[Records of scene-based spatial questions]

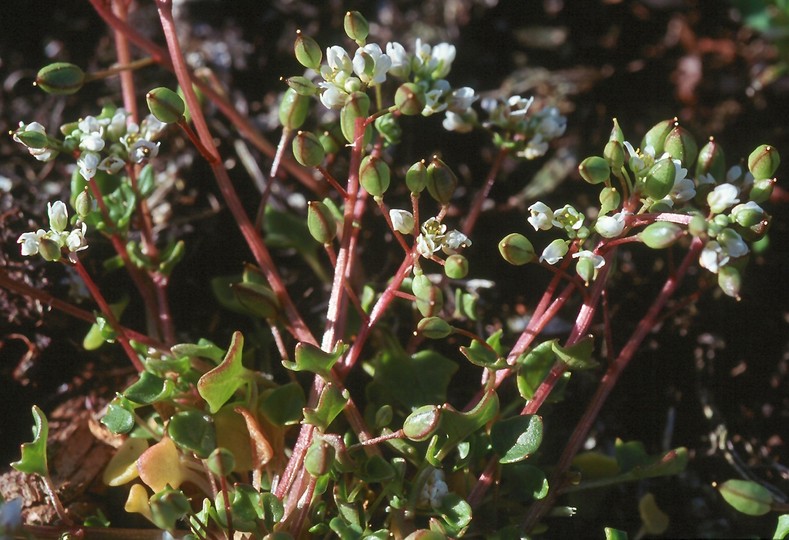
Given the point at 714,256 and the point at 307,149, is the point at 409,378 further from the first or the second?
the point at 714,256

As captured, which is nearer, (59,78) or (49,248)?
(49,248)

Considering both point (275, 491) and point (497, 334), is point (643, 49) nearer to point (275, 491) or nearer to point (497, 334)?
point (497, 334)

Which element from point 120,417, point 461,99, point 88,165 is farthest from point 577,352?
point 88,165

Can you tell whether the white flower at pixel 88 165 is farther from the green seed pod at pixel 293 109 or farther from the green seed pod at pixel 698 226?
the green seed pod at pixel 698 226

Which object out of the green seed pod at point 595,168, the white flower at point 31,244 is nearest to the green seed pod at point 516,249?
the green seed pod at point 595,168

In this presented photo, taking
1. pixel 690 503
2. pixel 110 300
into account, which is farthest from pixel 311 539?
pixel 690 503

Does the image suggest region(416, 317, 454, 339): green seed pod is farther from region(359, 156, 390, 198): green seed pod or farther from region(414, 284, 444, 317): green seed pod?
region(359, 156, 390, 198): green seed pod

*Problem*. Copy every line above word for word, leaving out the picture.

*Solution*.
Given the point at 714,256 and the point at 307,149, is the point at 409,378 further from the first or the second?
the point at 714,256

As captured, which is nearer, (59,78) or (49,248)?
(49,248)

Considering both point (275, 491) and point (497, 334), is point (643, 49) nearer to point (275, 491) or nearer to point (497, 334)?
point (497, 334)

Which element from point 120,417, point 461,99, point 88,165 is farthest from point 577,352?
point 88,165

Can you tell whether the white flower at pixel 88 165 is farther from the green seed pod at pixel 293 109 or farther from the green seed pod at pixel 698 226?
the green seed pod at pixel 698 226

Which object out of the green seed pod at point 595,168, the white flower at point 31,244 is nearest to the green seed pod at point 516,249?
the green seed pod at point 595,168

In this presented photo, taking
1. pixel 690 503
2. pixel 110 300
into account, which is farthest from pixel 311 539?
pixel 690 503

Does the image suggest region(416, 317, 454, 339): green seed pod is farther from region(359, 156, 390, 198): green seed pod or farther from region(414, 284, 444, 317): green seed pod?
region(359, 156, 390, 198): green seed pod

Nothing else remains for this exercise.